__EXERCISE DETAILS__
Extend the article on Indiana University's lawsuit against the state's Dignity for the Unborn law, picking up right after its last sentence.

__EXERCISE TEXT__
###
Indiana Right to Life also is sponsoring a petition to the Indiana University Board of Trustees that calls for an end to the experiments on aborted babied. All Hoosiers, especially Indiana University alumni, are encouraged to sign on.

As LifeNews reported, Indiana University recently filed a lawsuit challenging a portion of the state’s new Dignity for the Unborn law, which prohibits the transfer and sale of aborted baby parts. Indiana University claims in its lawsuit that the law will jeopardize its research.

The new legislation, passed in March, requires that aborted babies’ bodies be cremated or buried. It strengthens a law passed in 2015 and signed by Gov. Mike Pence requiring that aborted babies’ bodies be disposed of in a humane way. State law also prohibits the transfer and sale of aborted baby body parts.

Indiana University researchers argue in their lawsuit that these new measures will jeopardize their research and stifle their academic freedom, the Indy Star reports. The lawsuit claims the effects on scientific research could be “dramatic” and catastrophic.”

Dr. David Prentice, Vice President and Research Director for the Charlotte Lozier Institute, said the Indiana University lawsuit does not contain any proof that aborted babies’ body parts are necessary for scientific research.
###
Data for reasoning about scene geometry
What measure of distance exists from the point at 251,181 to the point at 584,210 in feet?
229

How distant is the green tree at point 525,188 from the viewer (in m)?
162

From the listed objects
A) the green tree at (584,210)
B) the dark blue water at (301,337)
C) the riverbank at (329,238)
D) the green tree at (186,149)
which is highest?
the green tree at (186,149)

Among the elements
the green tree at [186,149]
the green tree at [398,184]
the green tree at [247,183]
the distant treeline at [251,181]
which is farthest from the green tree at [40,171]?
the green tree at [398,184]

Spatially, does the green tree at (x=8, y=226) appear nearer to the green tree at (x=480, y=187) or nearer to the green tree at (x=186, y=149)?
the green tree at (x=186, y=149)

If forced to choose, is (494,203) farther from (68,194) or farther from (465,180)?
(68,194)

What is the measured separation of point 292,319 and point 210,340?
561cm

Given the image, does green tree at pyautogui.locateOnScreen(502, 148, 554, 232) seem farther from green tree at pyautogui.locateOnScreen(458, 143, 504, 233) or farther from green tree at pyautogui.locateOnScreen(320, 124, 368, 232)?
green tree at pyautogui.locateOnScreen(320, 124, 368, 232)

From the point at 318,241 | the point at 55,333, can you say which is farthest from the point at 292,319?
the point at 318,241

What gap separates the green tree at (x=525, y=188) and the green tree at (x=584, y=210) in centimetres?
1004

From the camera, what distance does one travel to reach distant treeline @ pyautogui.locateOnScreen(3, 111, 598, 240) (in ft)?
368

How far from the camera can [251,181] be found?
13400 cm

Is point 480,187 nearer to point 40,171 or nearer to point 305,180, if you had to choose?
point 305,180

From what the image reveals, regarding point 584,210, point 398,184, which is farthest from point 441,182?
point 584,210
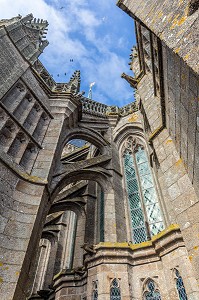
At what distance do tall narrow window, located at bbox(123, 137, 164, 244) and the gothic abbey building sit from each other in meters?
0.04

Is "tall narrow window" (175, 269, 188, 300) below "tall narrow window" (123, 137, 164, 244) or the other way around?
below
###
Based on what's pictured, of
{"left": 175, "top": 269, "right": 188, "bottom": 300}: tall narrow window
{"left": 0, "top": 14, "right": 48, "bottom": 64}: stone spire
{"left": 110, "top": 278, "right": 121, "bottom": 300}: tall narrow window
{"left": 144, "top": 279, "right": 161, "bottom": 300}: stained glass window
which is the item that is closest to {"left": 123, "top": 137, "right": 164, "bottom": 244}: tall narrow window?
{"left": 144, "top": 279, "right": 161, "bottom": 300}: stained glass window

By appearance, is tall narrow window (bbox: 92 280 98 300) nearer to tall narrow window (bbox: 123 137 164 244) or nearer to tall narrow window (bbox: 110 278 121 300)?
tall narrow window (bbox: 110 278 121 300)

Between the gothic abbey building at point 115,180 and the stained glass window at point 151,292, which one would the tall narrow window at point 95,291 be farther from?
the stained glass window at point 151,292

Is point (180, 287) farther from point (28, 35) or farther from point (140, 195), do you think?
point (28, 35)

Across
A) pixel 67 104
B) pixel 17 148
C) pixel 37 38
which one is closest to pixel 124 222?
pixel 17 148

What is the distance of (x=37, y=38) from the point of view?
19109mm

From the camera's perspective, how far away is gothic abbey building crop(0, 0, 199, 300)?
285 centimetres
###
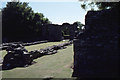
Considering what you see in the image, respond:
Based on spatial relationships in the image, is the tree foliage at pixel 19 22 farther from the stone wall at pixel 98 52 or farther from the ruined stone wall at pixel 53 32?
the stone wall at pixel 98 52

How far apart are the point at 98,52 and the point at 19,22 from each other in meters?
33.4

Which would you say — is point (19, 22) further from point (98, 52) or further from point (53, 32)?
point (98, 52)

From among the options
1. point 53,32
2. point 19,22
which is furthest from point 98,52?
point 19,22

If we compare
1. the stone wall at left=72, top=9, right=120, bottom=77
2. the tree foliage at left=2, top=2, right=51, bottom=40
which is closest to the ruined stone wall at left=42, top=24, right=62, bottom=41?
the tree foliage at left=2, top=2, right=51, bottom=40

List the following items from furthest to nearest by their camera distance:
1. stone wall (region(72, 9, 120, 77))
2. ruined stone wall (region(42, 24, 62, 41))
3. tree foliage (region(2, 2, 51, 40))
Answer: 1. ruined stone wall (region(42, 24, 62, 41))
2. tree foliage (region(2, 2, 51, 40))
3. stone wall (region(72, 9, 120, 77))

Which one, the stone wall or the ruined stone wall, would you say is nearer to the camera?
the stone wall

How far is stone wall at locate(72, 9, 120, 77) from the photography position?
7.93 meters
###
__ANSWER BOX__
“Their complaint makes vague statements about the need for the research, as well as the oft-cited but unproven claim that they will not be able to hire research faculty if the prohibition remains in effect,” Prentice said. “However, their claims lack any substantive proofs that the research use of aborted fetal tissue is critical or unique.”

A number of scientific researchers also have publicly stated that aborted babies’ body parts are not essential to medical advancements.

In an op-ed in the Milwaukee Wisconsin Journal Sentinel in 2015, six doctors explained why using fetal “tissue” for research is unethical and unnecessary for scientists.

“The argument that fetal-derived tissues must be used in research to develop medical treatments is false,” they wrote. “Many therapies have been developed using cell lines not of fetal origin, including insulin for diabetes (produced in bacteria), Herceptin for breast cancer and tissue plasminogen activator for heart attack, stroke and pulmonary embolism (both developed in Chinese hamster ovary cells).”